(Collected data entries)
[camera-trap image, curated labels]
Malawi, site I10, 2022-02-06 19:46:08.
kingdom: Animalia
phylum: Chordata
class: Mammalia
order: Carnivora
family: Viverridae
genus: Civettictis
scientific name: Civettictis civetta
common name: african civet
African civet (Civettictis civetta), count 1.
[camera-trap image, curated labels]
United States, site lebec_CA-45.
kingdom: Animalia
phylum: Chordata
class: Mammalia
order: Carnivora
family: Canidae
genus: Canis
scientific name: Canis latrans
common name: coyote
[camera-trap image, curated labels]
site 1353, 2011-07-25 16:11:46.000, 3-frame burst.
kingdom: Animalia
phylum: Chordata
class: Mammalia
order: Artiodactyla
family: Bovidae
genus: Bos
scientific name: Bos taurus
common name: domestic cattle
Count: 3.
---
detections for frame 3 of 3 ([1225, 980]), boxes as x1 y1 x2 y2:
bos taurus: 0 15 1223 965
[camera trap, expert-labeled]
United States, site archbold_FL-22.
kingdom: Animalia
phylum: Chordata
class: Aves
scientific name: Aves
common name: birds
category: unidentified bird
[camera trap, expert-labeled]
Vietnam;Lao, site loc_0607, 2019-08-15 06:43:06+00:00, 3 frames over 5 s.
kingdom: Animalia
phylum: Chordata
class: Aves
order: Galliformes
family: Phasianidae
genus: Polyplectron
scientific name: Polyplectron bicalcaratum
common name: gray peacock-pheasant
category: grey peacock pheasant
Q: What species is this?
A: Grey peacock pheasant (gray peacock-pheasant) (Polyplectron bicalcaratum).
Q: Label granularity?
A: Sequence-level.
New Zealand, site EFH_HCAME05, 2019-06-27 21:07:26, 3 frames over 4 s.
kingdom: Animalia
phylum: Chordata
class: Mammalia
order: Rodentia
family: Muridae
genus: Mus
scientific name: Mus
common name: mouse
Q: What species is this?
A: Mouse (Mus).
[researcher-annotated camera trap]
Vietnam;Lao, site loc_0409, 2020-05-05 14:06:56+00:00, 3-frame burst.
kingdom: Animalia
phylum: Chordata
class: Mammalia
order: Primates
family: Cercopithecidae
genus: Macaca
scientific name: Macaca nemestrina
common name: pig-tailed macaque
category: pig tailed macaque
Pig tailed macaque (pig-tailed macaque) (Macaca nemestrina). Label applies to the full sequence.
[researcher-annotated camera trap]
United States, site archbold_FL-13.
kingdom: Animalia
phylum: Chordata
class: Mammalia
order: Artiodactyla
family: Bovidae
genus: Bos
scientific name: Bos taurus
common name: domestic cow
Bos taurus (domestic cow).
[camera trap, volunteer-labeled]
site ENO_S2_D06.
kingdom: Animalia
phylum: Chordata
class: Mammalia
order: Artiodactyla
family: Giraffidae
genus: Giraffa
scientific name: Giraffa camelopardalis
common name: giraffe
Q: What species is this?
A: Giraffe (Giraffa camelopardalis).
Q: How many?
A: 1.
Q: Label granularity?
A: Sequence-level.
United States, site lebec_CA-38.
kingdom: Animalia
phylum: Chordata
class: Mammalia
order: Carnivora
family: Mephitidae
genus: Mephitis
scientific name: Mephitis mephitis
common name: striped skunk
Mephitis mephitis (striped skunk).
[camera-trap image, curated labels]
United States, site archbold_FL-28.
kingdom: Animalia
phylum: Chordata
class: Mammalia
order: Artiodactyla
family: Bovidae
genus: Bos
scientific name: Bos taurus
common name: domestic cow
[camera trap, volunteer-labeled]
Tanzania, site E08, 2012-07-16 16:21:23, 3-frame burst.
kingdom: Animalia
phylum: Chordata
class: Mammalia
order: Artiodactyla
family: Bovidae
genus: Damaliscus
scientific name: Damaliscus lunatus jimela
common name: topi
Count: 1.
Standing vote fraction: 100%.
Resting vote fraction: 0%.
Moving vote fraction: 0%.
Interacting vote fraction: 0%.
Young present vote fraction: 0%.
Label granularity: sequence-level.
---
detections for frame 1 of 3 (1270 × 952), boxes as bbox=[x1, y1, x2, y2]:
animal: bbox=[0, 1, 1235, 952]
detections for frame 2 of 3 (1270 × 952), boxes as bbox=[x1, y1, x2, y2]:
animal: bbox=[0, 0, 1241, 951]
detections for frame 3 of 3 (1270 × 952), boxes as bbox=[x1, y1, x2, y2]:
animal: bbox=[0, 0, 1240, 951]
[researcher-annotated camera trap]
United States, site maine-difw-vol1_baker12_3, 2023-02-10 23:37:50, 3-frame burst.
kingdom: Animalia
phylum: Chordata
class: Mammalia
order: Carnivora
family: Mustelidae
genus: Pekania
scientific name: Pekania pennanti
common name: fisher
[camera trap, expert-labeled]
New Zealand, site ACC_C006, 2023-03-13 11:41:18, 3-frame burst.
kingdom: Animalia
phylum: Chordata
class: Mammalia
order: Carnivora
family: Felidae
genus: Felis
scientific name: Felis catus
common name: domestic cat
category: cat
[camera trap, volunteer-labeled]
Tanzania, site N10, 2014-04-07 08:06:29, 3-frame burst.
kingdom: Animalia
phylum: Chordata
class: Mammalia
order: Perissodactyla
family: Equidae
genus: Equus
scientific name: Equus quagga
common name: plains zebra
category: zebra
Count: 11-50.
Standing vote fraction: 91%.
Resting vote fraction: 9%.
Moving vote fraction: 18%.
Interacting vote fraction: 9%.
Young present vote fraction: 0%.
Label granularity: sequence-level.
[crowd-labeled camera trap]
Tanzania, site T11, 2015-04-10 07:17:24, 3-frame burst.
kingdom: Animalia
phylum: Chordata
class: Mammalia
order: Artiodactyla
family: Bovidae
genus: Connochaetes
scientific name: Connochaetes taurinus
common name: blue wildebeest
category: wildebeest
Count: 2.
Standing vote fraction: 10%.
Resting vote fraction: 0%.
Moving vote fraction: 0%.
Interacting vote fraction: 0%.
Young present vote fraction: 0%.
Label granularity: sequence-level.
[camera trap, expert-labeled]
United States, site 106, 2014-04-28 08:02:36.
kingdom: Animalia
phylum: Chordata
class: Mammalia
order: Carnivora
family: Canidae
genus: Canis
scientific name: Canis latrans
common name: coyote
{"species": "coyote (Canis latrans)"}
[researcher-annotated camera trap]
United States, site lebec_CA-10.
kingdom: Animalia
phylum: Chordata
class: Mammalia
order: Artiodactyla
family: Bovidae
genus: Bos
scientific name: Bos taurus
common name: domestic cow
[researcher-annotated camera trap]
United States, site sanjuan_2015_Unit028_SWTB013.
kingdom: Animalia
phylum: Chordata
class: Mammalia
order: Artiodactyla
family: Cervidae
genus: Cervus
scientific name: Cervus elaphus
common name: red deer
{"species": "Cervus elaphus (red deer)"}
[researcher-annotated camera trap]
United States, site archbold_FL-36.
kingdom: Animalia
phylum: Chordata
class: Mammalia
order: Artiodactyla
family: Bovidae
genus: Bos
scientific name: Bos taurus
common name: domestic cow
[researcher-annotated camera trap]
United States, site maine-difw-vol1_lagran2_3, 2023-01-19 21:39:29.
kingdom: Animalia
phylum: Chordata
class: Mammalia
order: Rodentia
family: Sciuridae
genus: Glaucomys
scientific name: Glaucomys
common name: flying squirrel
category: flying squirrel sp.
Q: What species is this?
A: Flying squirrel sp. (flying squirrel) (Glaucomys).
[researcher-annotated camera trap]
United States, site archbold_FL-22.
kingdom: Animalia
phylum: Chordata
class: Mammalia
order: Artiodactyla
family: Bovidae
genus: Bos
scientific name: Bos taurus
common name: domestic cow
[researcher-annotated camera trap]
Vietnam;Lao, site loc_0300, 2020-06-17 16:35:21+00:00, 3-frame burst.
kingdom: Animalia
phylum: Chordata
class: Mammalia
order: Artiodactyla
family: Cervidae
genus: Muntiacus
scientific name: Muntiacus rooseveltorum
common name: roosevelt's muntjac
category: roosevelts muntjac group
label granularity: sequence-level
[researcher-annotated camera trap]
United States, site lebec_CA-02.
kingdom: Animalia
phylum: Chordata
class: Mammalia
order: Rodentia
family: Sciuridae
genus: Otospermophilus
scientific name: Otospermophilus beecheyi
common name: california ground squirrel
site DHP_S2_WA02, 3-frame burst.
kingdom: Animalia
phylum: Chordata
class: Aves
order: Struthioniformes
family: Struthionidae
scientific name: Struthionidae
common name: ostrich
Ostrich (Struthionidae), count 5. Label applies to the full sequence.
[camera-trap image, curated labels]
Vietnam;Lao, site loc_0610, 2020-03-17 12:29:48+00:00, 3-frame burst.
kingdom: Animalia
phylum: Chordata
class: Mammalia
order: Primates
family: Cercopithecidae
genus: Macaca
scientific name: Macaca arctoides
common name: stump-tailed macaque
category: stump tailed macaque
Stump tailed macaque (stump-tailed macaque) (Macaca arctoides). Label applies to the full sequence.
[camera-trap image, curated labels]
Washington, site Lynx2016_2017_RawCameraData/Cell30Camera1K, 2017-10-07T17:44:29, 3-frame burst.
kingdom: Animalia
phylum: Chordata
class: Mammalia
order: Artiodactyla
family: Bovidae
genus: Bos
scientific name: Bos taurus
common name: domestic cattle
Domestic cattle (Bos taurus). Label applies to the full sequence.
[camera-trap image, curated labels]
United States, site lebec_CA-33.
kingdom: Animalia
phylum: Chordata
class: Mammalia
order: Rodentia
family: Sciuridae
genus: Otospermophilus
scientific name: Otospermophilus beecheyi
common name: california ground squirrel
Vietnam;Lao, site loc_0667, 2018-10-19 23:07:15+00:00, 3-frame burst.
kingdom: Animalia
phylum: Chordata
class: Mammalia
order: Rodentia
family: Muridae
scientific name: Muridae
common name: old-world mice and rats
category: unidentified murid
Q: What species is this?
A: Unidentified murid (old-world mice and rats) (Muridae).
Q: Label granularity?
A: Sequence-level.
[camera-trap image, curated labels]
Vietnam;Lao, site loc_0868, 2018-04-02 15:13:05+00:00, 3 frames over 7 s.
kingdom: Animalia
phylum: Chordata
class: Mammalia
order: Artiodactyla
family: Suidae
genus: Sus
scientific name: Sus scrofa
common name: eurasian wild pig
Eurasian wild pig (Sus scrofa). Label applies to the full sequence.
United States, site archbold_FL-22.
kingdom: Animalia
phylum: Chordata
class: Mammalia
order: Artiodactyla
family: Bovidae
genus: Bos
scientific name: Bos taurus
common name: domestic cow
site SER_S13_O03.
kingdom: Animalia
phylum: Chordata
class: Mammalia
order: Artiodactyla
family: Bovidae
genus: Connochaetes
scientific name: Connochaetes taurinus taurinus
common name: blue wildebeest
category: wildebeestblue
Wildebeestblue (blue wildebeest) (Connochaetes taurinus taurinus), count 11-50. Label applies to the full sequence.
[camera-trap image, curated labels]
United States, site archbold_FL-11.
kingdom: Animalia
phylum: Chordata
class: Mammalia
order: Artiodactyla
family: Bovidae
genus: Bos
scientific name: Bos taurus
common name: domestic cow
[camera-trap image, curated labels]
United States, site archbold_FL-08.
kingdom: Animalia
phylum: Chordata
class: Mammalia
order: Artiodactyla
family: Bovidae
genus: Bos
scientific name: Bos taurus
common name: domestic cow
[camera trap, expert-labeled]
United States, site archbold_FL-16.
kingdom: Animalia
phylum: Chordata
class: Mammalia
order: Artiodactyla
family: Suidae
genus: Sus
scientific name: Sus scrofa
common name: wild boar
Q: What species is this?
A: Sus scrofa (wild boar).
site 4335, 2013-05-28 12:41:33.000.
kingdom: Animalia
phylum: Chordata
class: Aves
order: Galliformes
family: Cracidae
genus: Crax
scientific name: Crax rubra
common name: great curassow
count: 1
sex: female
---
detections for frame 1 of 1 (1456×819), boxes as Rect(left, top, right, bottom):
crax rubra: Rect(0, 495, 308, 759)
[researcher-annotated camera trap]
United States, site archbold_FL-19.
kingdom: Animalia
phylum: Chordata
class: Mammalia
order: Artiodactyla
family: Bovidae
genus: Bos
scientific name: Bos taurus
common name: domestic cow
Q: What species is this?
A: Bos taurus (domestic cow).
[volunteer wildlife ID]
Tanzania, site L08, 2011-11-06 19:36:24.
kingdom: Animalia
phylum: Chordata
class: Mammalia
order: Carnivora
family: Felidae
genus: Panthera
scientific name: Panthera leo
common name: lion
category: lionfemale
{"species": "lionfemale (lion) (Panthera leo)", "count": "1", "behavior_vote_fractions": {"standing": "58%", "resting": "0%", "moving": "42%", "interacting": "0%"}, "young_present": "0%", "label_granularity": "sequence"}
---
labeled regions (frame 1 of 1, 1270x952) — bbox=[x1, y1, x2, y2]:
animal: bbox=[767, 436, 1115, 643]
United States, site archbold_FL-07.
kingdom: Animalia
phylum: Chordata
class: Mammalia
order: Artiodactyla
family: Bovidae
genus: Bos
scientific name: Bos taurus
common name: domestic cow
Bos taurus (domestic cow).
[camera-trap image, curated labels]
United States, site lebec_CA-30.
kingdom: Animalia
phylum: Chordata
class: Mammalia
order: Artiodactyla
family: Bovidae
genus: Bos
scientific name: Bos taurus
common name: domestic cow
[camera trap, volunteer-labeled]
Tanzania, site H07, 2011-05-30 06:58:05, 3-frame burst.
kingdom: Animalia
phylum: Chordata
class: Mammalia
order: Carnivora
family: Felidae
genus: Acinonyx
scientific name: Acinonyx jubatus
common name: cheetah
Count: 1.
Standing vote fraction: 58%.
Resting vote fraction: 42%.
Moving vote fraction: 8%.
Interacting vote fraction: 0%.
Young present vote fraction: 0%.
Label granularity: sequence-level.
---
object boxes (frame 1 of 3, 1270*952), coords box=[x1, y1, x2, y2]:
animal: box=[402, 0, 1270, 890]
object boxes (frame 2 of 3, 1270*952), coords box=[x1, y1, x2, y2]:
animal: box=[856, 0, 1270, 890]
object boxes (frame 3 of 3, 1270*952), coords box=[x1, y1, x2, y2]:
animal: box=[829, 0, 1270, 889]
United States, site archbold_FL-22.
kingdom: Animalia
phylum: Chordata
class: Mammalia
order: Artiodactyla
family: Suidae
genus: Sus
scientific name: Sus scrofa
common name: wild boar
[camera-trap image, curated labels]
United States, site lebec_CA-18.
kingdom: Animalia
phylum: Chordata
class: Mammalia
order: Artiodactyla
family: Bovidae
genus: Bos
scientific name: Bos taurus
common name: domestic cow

◆ Assignment ◆
Show all lines from the data that contain "Zealand".

◆ Result of this task ◆
New Zealand, site EFH_HCAME05, 2019-06-27 21:07:26, 3 frames over 4 s.
New Zealand, site ACC_C006, 2023-03-13 11:41:18, 3-frame burst.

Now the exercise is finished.